## WORK ORDER
Write out the whole listing exactly; no images belong in it.

## DATA UNDER STUDY
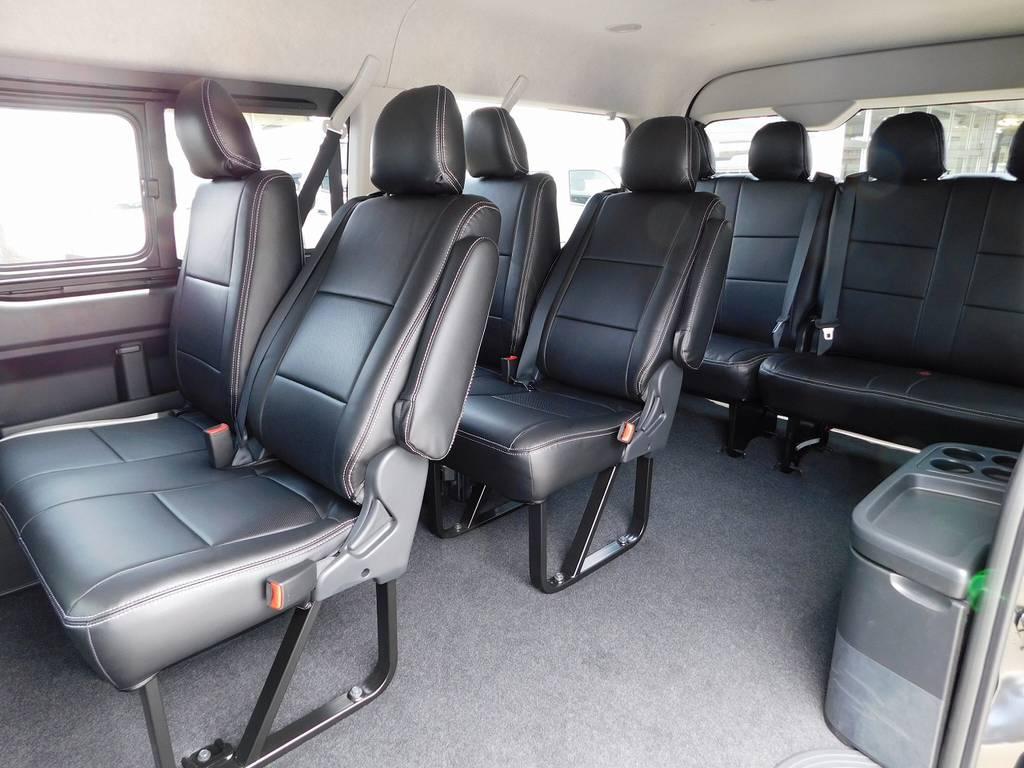 10人乗れるミニバンはなかなかないですよっ♪ご家族でのお出掛けが楽しくなりますねっ♪ | トヨタ ハイエース 2.7 GL ロング ミドルルーフ トリプルモニターパッケージ車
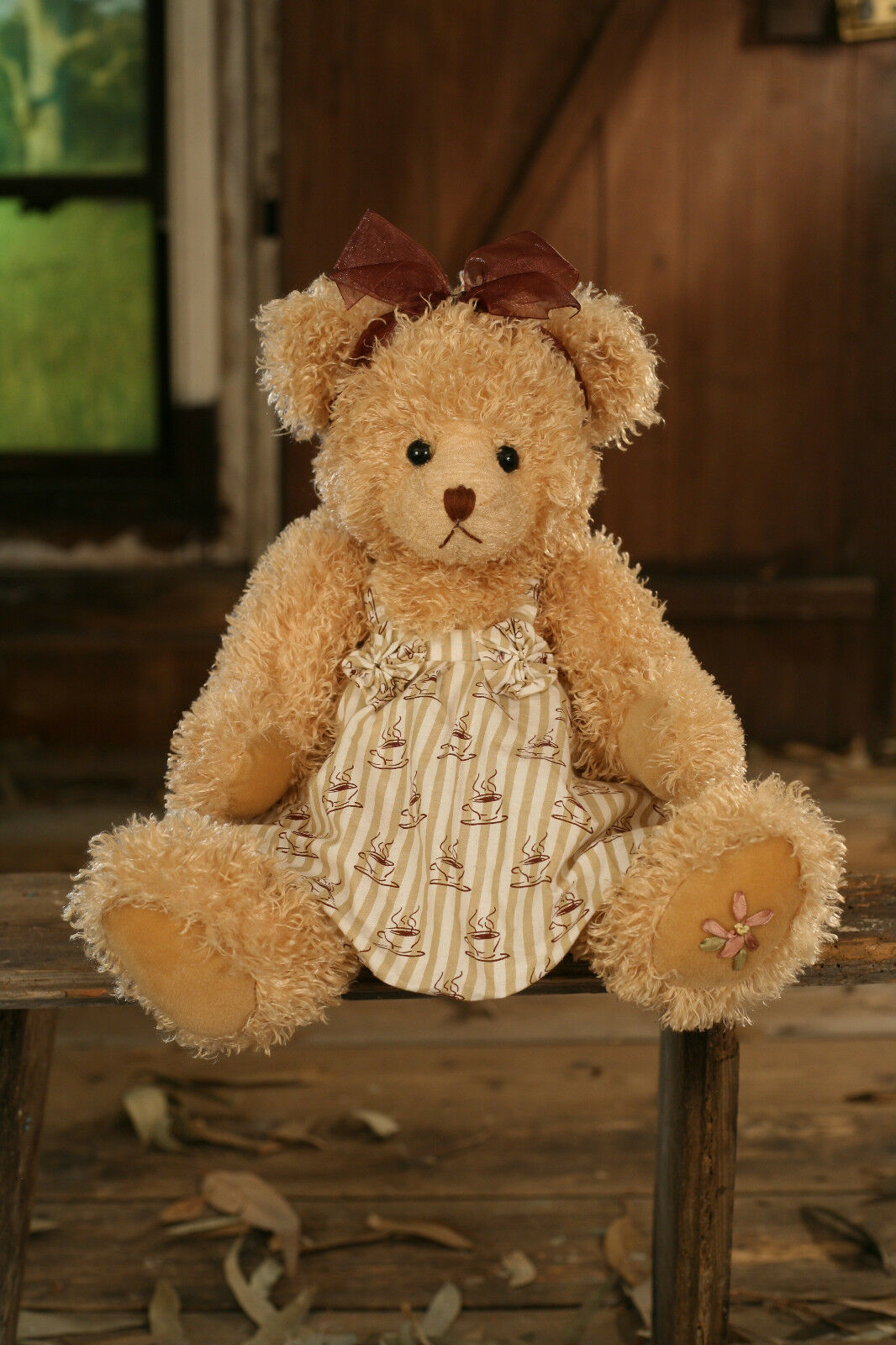 Settler Bears 'Layla' Handmade Teddy Bear Gift Linen Dress 43cms BRAND NEW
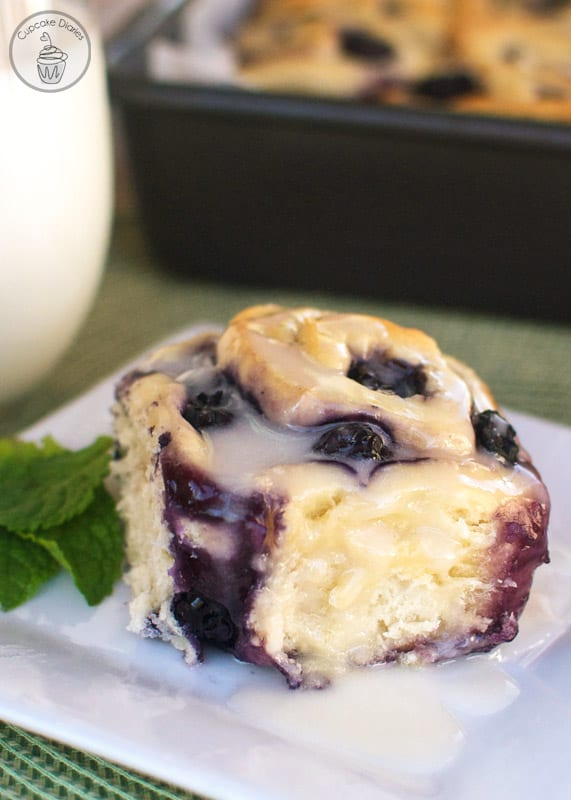 Blueberry Sweet Rolls with Lemon Glaze - Cupcake Diaries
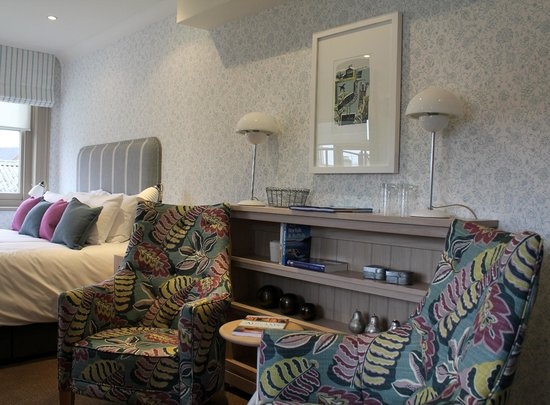 Southwold, UK: Seating area in Room 5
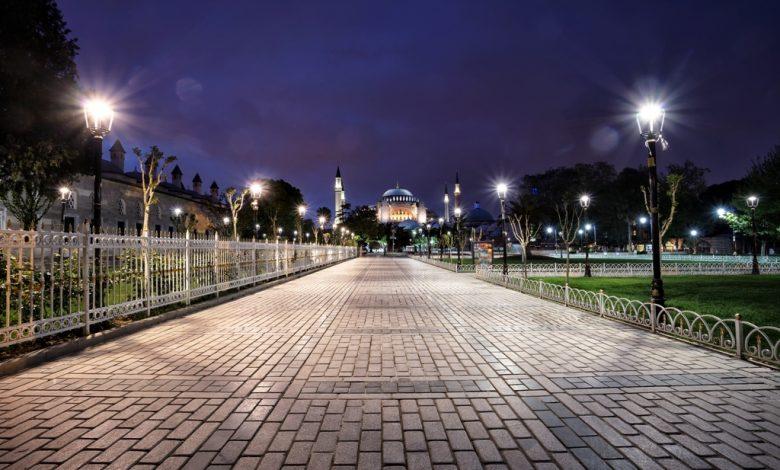Площад до джамия в Турция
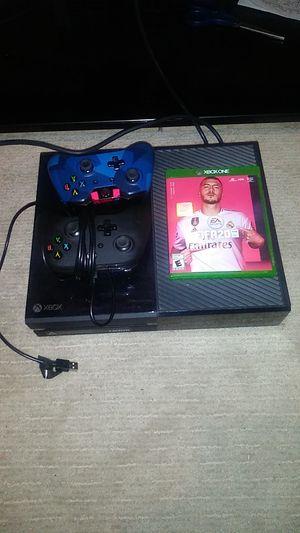 Xbox one 2 controles fifa 20 for Sale in Corona, CA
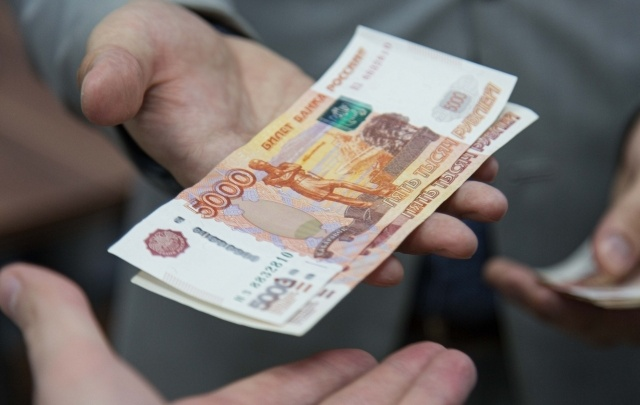Уфимка заплатила полмиллиона рублей судебным приставам за возврат Cadillac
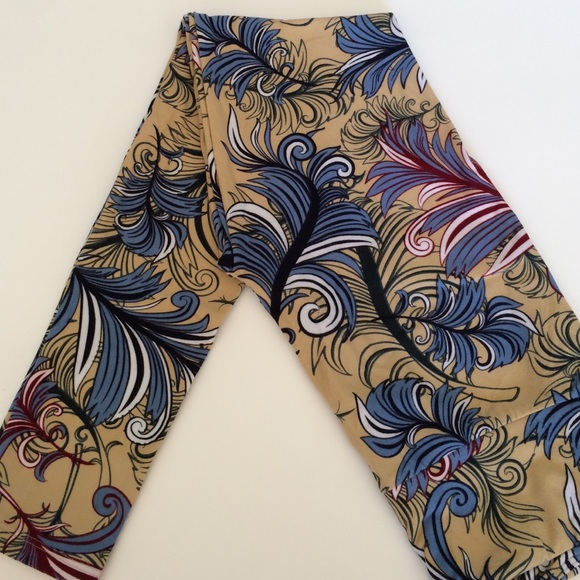 8ed3bd9d825929 LuLaRoe Pants | Feather Leggings | Poshmark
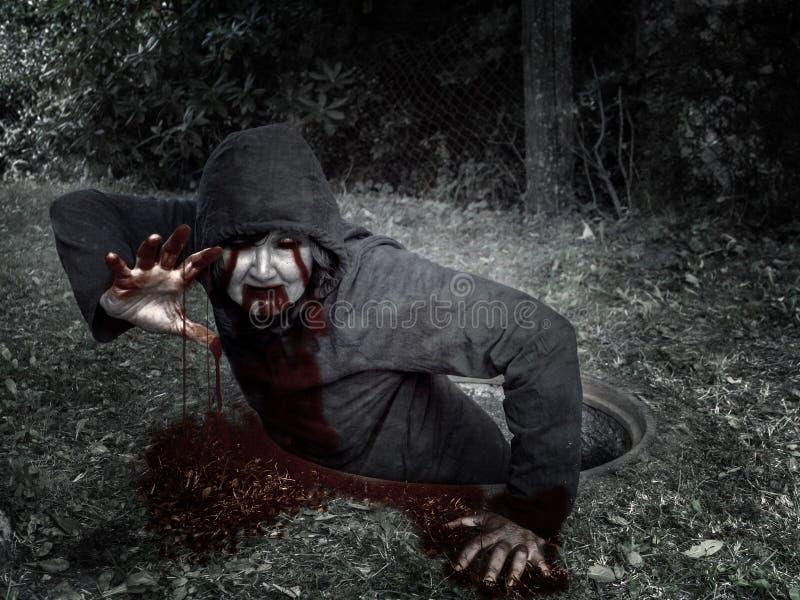 Zombie αναρριχείται από τον υπόνομο καλά στοκ εικόνα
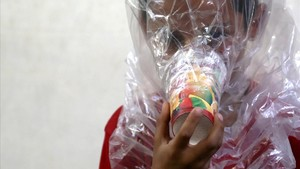 Un niño se prueba una máscara de gas casera en Idleb.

## RESPONSE FOR THIS EXERCISE
 10人乗れるミニバンはなかなかないですよっ♪ご家族でのお出掛けが楽しくなりますねっ♪ | トヨタ ハイエース 2.7 GL ロング ミドルルーフ トリプルモニターパッケージ車
 Settler Bears 'Layla' Handmade Teddy Bear Gift Linen Dress 43cms BRAND NEW
 Blueberry Sweet Rolls with Lemon Glaze - Cupcake Diaries
 Southwold, UK: Seating area in Room 5
Площад до джамия в Турция
 Xbox one 2 controles fifa 20 for Sale in Corona, CA
Уфимка заплатила полмиллиона рублей судебным приставам за возврат Cadillac
 8ed3bd9d825929 LuLaRoe Pants | Feather Leggings | Poshmark
 Zombie αναρριχείται από τον υπόνομο καλά στοκ εικόνα
 Un niño se prueba una máscara de gas casera en Idleb.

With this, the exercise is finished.